Nobody really wants this, but the Republicans in Washington seem to think they do. But why now when the debt ceiling has been raised seven times in the past decade under George W. Bush without anyone batting an eye? Where was the scrutiny and the concern when the previous president decided to wage two wars while at the same time cutting revenues by allowing tax breaks and loopholes favoring the very wealthy and "too big to fail" corporations, which have reaped enormous profits at the expense of our citizens and the environment? Where was the outrage when the housing market was ballooning to an obvious breaking point and average citizens began to see their wages stagnate or slip?

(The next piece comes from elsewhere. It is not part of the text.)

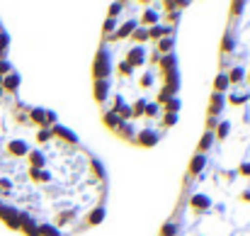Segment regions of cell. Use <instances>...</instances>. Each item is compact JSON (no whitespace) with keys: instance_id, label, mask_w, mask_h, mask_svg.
<instances>
[{"instance_id":"1","label":"cell","mask_w":250,"mask_h":236,"mask_svg":"<svg viewBox=\"0 0 250 236\" xmlns=\"http://www.w3.org/2000/svg\"><path fill=\"white\" fill-rule=\"evenodd\" d=\"M112 71H114V66H112V54H109L107 47L102 44V47L97 49V54H95V61H92V78L109 80Z\"/></svg>"},{"instance_id":"2","label":"cell","mask_w":250,"mask_h":236,"mask_svg":"<svg viewBox=\"0 0 250 236\" xmlns=\"http://www.w3.org/2000/svg\"><path fill=\"white\" fill-rule=\"evenodd\" d=\"M158 142H161V132H156V129H141L136 134V144L141 149H153Z\"/></svg>"},{"instance_id":"3","label":"cell","mask_w":250,"mask_h":236,"mask_svg":"<svg viewBox=\"0 0 250 236\" xmlns=\"http://www.w3.org/2000/svg\"><path fill=\"white\" fill-rule=\"evenodd\" d=\"M0 219H2L10 229H20V227H22V224H20V210L12 207V205H2V207H0Z\"/></svg>"},{"instance_id":"4","label":"cell","mask_w":250,"mask_h":236,"mask_svg":"<svg viewBox=\"0 0 250 236\" xmlns=\"http://www.w3.org/2000/svg\"><path fill=\"white\" fill-rule=\"evenodd\" d=\"M32 149H29V144L24 142V139H10L7 144H5V154L7 156H15V158H22L27 156Z\"/></svg>"},{"instance_id":"5","label":"cell","mask_w":250,"mask_h":236,"mask_svg":"<svg viewBox=\"0 0 250 236\" xmlns=\"http://www.w3.org/2000/svg\"><path fill=\"white\" fill-rule=\"evenodd\" d=\"M124 61H126L131 69H141V66L146 64V49H144V47H131V49L126 51Z\"/></svg>"},{"instance_id":"6","label":"cell","mask_w":250,"mask_h":236,"mask_svg":"<svg viewBox=\"0 0 250 236\" xmlns=\"http://www.w3.org/2000/svg\"><path fill=\"white\" fill-rule=\"evenodd\" d=\"M109 88H112V80H95L92 85V95H95V102L97 105H104L107 97H109Z\"/></svg>"},{"instance_id":"7","label":"cell","mask_w":250,"mask_h":236,"mask_svg":"<svg viewBox=\"0 0 250 236\" xmlns=\"http://www.w3.org/2000/svg\"><path fill=\"white\" fill-rule=\"evenodd\" d=\"M226 107V95H219V93H211L209 97V107H207V117H219Z\"/></svg>"},{"instance_id":"8","label":"cell","mask_w":250,"mask_h":236,"mask_svg":"<svg viewBox=\"0 0 250 236\" xmlns=\"http://www.w3.org/2000/svg\"><path fill=\"white\" fill-rule=\"evenodd\" d=\"M2 93H10V95H15L17 90H20V85H22V76L17 73V71H10L7 76H2Z\"/></svg>"},{"instance_id":"9","label":"cell","mask_w":250,"mask_h":236,"mask_svg":"<svg viewBox=\"0 0 250 236\" xmlns=\"http://www.w3.org/2000/svg\"><path fill=\"white\" fill-rule=\"evenodd\" d=\"M51 134H54V137H61V139L66 142V144H73V146H78V144H81L78 134H76L73 129L63 127V124H56V127H51Z\"/></svg>"},{"instance_id":"10","label":"cell","mask_w":250,"mask_h":236,"mask_svg":"<svg viewBox=\"0 0 250 236\" xmlns=\"http://www.w3.org/2000/svg\"><path fill=\"white\" fill-rule=\"evenodd\" d=\"M214 202H211V197L209 195H204V192H197V195H192L189 197V207H192V212H207L209 207H211Z\"/></svg>"},{"instance_id":"11","label":"cell","mask_w":250,"mask_h":236,"mask_svg":"<svg viewBox=\"0 0 250 236\" xmlns=\"http://www.w3.org/2000/svg\"><path fill=\"white\" fill-rule=\"evenodd\" d=\"M136 27H139V22H136V20H129V22H124V24H122V27H119V29H117L114 34H109L107 39H109V42H117V39L131 37V34L136 32Z\"/></svg>"},{"instance_id":"12","label":"cell","mask_w":250,"mask_h":236,"mask_svg":"<svg viewBox=\"0 0 250 236\" xmlns=\"http://www.w3.org/2000/svg\"><path fill=\"white\" fill-rule=\"evenodd\" d=\"M141 24H144V29H151V27L161 24V12L153 10V7H146V10L141 12Z\"/></svg>"},{"instance_id":"13","label":"cell","mask_w":250,"mask_h":236,"mask_svg":"<svg viewBox=\"0 0 250 236\" xmlns=\"http://www.w3.org/2000/svg\"><path fill=\"white\" fill-rule=\"evenodd\" d=\"M207 168V156H202V154H194V156L189 158V165H187V175L189 178H194V175H199L202 170Z\"/></svg>"},{"instance_id":"14","label":"cell","mask_w":250,"mask_h":236,"mask_svg":"<svg viewBox=\"0 0 250 236\" xmlns=\"http://www.w3.org/2000/svg\"><path fill=\"white\" fill-rule=\"evenodd\" d=\"M27 161H29V168H34V170H44V165H46V156L39 149H32L27 154Z\"/></svg>"},{"instance_id":"15","label":"cell","mask_w":250,"mask_h":236,"mask_svg":"<svg viewBox=\"0 0 250 236\" xmlns=\"http://www.w3.org/2000/svg\"><path fill=\"white\" fill-rule=\"evenodd\" d=\"M158 66H161L163 76L175 73V71H177V56H175V54H166V56H161V59H158Z\"/></svg>"},{"instance_id":"16","label":"cell","mask_w":250,"mask_h":236,"mask_svg":"<svg viewBox=\"0 0 250 236\" xmlns=\"http://www.w3.org/2000/svg\"><path fill=\"white\" fill-rule=\"evenodd\" d=\"M104 217H107V210H104L102 205H97V207L85 217V222H87V227H100V224L104 222Z\"/></svg>"},{"instance_id":"17","label":"cell","mask_w":250,"mask_h":236,"mask_svg":"<svg viewBox=\"0 0 250 236\" xmlns=\"http://www.w3.org/2000/svg\"><path fill=\"white\" fill-rule=\"evenodd\" d=\"M233 49H236V34L231 29H226V34L221 37V56L233 54Z\"/></svg>"},{"instance_id":"18","label":"cell","mask_w":250,"mask_h":236,"mask_svg":"<svg viewBox=\"0 0 250 236\" xmlns=\"http://www.w3.org/2000/svg\"><path fill=\"white\" fill-rule=\"evenodd\" d=\"M134 129H136V127H134L131 122H122V124L117 127V134H119L124 142L131 144V142H136V132H134Z\"/></svg>"},{"instance_id":"19","label":"cell","mask_w":250,"mask_h":236,"mask_svg":"<svg viewBox=\"0 0 250 236\" xmlns=\"http://www.w3.org/2000/svg\"><path fill=\"white\" fill-rule=\"evenodd\" d=\"M172 34V27L170 24H156V27H151L148 29V39H163V37H170Z\"/></svg>"},{"instance_id":"20","label":"cell","mask_w":250,"mask_h":236,"mask_svg":"<svg viewBox=\"0 0 250 236\" xmlns=\"http://www.w3.org/2000/svg\"><path fill=\"white\" fill-rule=\"evenodd\" d=\"M211 144H214V132H204L202 139H199V144H197V154L207 156V151L211 149Z\"/></svg>"},{"instance_id":"21","label":"cell","mask_w":250,"mask_h":236,"mask_svg":"<svg viewBox=\"0 0 250 236\" xmlns=\"http://www.w3.org/2000/svg\"><path fill=\"white\" fill-rule=\"evenodd\" d=\"M44 119H46V110L44 107H29V122L32 124H39L44 129Z\"/></svg>"},{"instance_id":"22","label":"cell","mask_w":250,"mask_h":236,"mask_svg":"<svg viewBox=\"0 0 250 236\" xmlns=\"http://www.w3.org/2000/svg\"><path fill=\"white\" fill-rule=\"evenodd\" d=\"M102 124L107 127V129H112V132H117V127L122 124V119L114 115V112H109V110H104L102 112Z\"/></svg>"},{"instance_id":"23","label":"cell","mask_w":250,"mask_h":236,"mask_svg":"<svg viewBox=\"0 0 250 236\" xmlns=\"http://www.w3.org/2000/svg\"><path fill=\"white\" fill-rule=\"evenodd\" d=\"M231 88V83H229V76H226V71H221L216 78H214V93H219V95H224L226 90Z\"/></svg>"},{"instance_id":"24","label":"cell","mask_w":250,"mask_h":236,"mask_svg":"<svg viewBox=\"0 0 250 236\" xmlns=\"http://www.w3.org/2000/svg\"><path fill=\"white\" fill-rule=\"evenodd\" d=\"M226 76H229V83H231V85H241V83L246 80V69H241V66H233V69H231Z\"/></svg>"},{"instance_id":"25","label":"cell","mask_w":250,"mask_h":236,"mask_svg":"<svg viewBox=\"0 0 250 236\" xmlns=\"http://www.w3.org/2000/svg\"><path fill=\"white\" fill-rule=\"evenodd\" d=\"M146 107H148V100H146V97H139V100L131 105V119H136V117H144Z\"/></svg>"},{"instance_id":"26","label":"cell","mask_w":250,"mask_h":236,"mask_svg":"<svg viewBox=\"0 0 250 236\" xmlns=\"http://www.w3.org/2000/svg\"><path fill=\"white\" fill-rule=\"evenodd\" d=\"M180 110H182V100L180 97H170L163 105V115H177Z\"/></svg>"},{"instance_id":"27","label":"cell","mask_w":250,"mask_h":236,"mask_svg":"<svg viewBox=\"0 0 250 236\" xmlns=\"http://www.w3.org/2000/svg\"><path fill=\"white\" fill-rule=\"evenodd\" d=\"M172 47H175V34L158 39V51H161L163 56H166V54H172Z\"/></svg>"},{"instance_id":"28","label":"cell","mask_w":250,"mask_h":236,"mask_svg":"<svg viewBox=\"0 0 250 236\" xmlns=\"http://www.w3.org/2000/svg\"><path fill=\"white\" fill-rule=\"evenodd\" d=\"M229 134H231V122H229V119H226V122H219V127H216V132H214V139H221V142H224Z\"/></svg>"},{"instance_id":"29","label":"cell","mask_w":250,"mask_h":236,"mask_svg":"<svg viewBox=\"0 0 250 236\" xmlns=\"http://www.w3.org/2000/svg\"><path fill=\"white\" fill-rule=\"evenodd\" d=\"M90 168H92V173H95L100 180H104V178H107V170H104V165H102V161H100V158H90Z\"/></svg>"},{"instance_id":"30","label":"cell","mask_w":250,"mask_h":236,"mask_svg":"<svg viewBox=\"0 0 250 236\" xmlns=\"http://www.w3.org/2000/svg\"><path fill=\"white\" fill-rule=\"evenodd\" d=\"M7 49H10V34L0 27V59H7Z\"/></svg>"},{"instance_id":"31","label":"cell","mask_w":250,"mask_h":236,"mask_svg":"<svg viewBox=\"0 0 250 236\" xmlns=\"http://www.w3.org/2000/svg\"><path fill=\"white\" fill-rule=\"evenodd\" d=\"M180 234V224L177 222H166L161 227V236H177Z\"/></svg>"},{"instance_id":"32","label":"cell","mask_w":250,"mask_h":236,"mask_svg":"<svg viewBox=\"0 0 250 236\" xmlns=\"http://www.w3.org/2000/svg\"><path fill=\"white\" fill-rule=\"evenodd\" d=\"M229 102L231 105H246V102H250V93H233V95H229Z\"/></svg>"},{"instance_id":"33","label":"cell","mask_w":250,"mask_h":236,"mask_svg":"<svg viewBox=\"0 0 250 236\" xmlns=\"http://www.w3.org/2000/svg\"><path fill=\"white\" fill-rule=\"evenodd\" d=\"M39 236H61V229L51 224H39Z\"/></svg>"},{"instance_id":"34","label":"cell","mask_w":250,"mask_h":236,"mask_svg":"<svg viewBox=\"0 0 250 236\" xmlns=\"http://www.w3.org/2000/svg\"><path fill=\"white\" fill-rule=\"evenodd\" d=\"M102 32H104V39L109 37V32H117V20L107 17V20H104V24H102Z\"/></svg>"},{"instance_id":"35","label":"cell","mask_w":250,"mask_h":236,"mask_svg":"<svg viewBox=\"0 0 250 236\" xmlns=\"http://www.w3.org/2000/svg\"><path fill=\"white\" fill-rule=\"evenodd\" d=\"M136 42H139V47L144 44V42H148V29H144V27H136V32L131 34Z\"/></svg>"},{"instance_id":"36","label":"cell","mask_w":250,"mask_h":236,"mask_svg":"<svg viewBox=\"0 0 250 236\" xmlns=\"http://www.w3.org/2000/svg\"><path fill=\"white\" fill-rule=\"evenodd\" d=\"M124 10V5L122 2H112L109 7H107V17H112V20H117V15Z\"/></svg>"},{"instance_id":"37","label":"cell","mask_w":250,"mask_h":236,"mask_svg":"<svg viewBox=\"0 0 250 236\" xmlns=\"http://www.w3.org/2000/svg\"><path fill=\"white\" fill-rule=\"evenodd\" d=\"M117 73H119V76H122V78H129V76H131V73H134V69H131V66H129V64H126V61H122V64H119V66H117Z\"/></svg>"},{"instance_id":"38","label":"cell","mask_w":250,"mask_h":236,"mask_svg":"<svg viewBox=\"0 0 250 236\" xmlns=\"http://www.w3.org/2000/svg\"><path fill=\"white\" fill-rule=\"evenodd\" d=\"M158 112H161V105H156V102H148V107H146V112H144V117H148V119H153V117H158Z\"/></svg>"},{"instance_id":"39","label":"cell","mask_w":250,"mask_h":236,"mask_svg":"<svg viewBox=\"0 0 250 236\" xmlns=\"http://www.w3.org/2000/svg\"><path fill=\"white\" fill-rule=\"evenodd\" d=\"M243 10H246V2H243V0H238V2H231V17H238Z\"/></svg>"},{"instance_id":"40","label":"cell","mask_w":250,"mask_h":236,"mask_svg":"<svg viewBox=\"0 0 250 236\" xmlns=\"http://www.w3.org/2000/svg\"><path fill=\"white\" fill-rule=\"evenodd\" d=\"M51 137H54L51 129H39V132H37V142H39V144H46Z\"/></svg>"},{"instance_id":"41","label":"cell","mask_w":250,"mask_h":236,"mask_svg":"<svg viewBox=\"0 0 250 236\" xmlns=\"http://www.w3.org/2000/svg\"><path fill=\"white\" fill-rule=\"evenodd\" d=\"M10 71H15V66H12L7 59H0V78H2V76H7Z\"/></svg>"},{"instance_id":"42","label":"cell","mask_w":250,"mask_h":236,"mask_svg":"<svg viewBox=\"0 0 250 236\" xmlns=\"http://www.w3.org/2000/svg\"><path fill=\"white\" fill-rule=\"evenodd\" d=\"M236 175H243V178H250V161H243L236 170Z\"/></svg>"},{"instance_id":"43","label":"cell","mask_w":250,"mask_h":236,"mask_svg":"<svg viewBox=\"0 0 250 236\" xmlns=\"http://www.w3.org/2000/svg\"><path fill=\"white\" fill-rule=\"evenodd\" d=\"M139 85H141V88H151V85H153V73L146 71V73L141 76V80H139Z\"/></svg>"},{"instance_id":"44","label":"cell","mask_w":250,"mask_h":236,"mask_svg":"<svg viewBox=\"0 0 250 236\" xmlns=\"http://www.w3.org/2000/svg\"><path fill=\"white\" fill-rule=\"evenodd\" d=\"M68 219H73V212H61L59 214V219H56V224L54 227H61V224H66Z\"/></svg>"},{"instance_id":"45","label":"cell","mask_w":250,"mask_h":236,"mask_svg":"<svg viewBox=\"0 0 250 236\" xmlns=\"http://www.w3.org/2000/svg\"><path fill=\"white\" fill-rule=\"evenodd\" d=\"M177 124V115H163V127H175Z\"/></svg>"},{"instance_id":"46","label":"cell","mask_w":250,"mask_h":236,"mask_svg":"<svg viewBox=\"0 0 250 236\" xmlns=\"http://www.w3.org/2000/svg\"><path fill=\"white\" fill-rule=\"evenodd\" d=\"M219 127V117H207V132H214Z\"/></svg>"},{"instance_id":"47","label":"cell","mask_w":250,"mask_h":236,"mask_svg":"<svg viewBox=\"0 0 250 236\" xmlns=\"http://www.w3.org/2000/svg\"><path fill=\"white\" fill-rule=\"evenodd\" d=\"M29 178H32L34 183H39V178H42V170H34V168H29Z\"/></svg>"},{"instance_id":"48","label":"cell","mask_w":250,"mask_h":236,"mask_svg":"<svg viewBox=\"0 0 250 236\" xmlns=\"http://www.w3.org/2000/svg\"><path fill=\"white\" fill-rule=\"evenodd\" d=\"M167 20H170V22H172V24H175V22H177V20H180V10H172V12H170V15H167Z\"/></svg>"},{"instance_id":"49","label":"cell","mask_w":250,"mask_h":236,"mask_svg":"<svg viewBox=\"0 0 250 236\" xmlns=\"http://www.w3.org/2000/svg\"><path fill=\"white\" fill-rule=\"evenodd\" d=\"M51 180V173L49 170H42V178H39V183H49Z\"/></svg>"},{"instance_id":"50","label":"cell","mask_w":250,"mask_h":236,"mask_svg":"<svg viewBox=\"0 0 250 236\" xmlns=\"http://www.w3.org/2000/svg\"><path fill=\"white\" fill-rule=\"evenodd\" d=\"M238 200H241V202H250V190H243V192L238 195Z\"/></svg>"},{"instance_id":"51","label":"cell","mask_w":250,"mask_h":236,"mask_svg":"<svg viewBox=\"0 0 250 236\" xmlns=\"http://www.w3.org/2000/svg\"><path fill=\"white\" fill-rule=\"evenodd\" d=\"M246 80H248V83H250V71H248V73H246Z\"/></svg>"}]
</instances>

The middle class has been willing to make concessions, and they have been doing so for a very long time, but we are spent out. Now, the very wealthy and the corporations that have taken advantage of everything this country has to offer continue to refuse to give an inch to bring this economy back from the brink. They have hoarded their wealth, outsourced jobs, and enjoyed paying little or no taxes as a result. Yes, House Speaker John Boehner, Senate Minority Leader Mitch McConnell, House Majority Leader Eric Cantor, "where are the jobs," indeed?

The politicizing is destroying this country, and the Republicans are not interested in stopping it, even as they are now backed into a corner. The sad truth is that a very easy solution is not only possible but necessary. You cannot have a government that seeks to address the needs of its people without adequate revenue. The tax breaks that George Bush and the Republicans have allowed while he was president have given our country this terrible debt. In 2000, we actually had a surplus.

Military spending and outrageous tax breaks for those who can most afford it have destroyed this economy. It is time for the Republicans to start acting like adults and realize that they have been elected to represent their constituents, all of them, and that they must make decisions in the best interest of our country and its people, not just in the interest of the corporate elite and the wealthy that support them. If they are not willing to do this, then they should be the ones "flipping burgers" for minimum wage.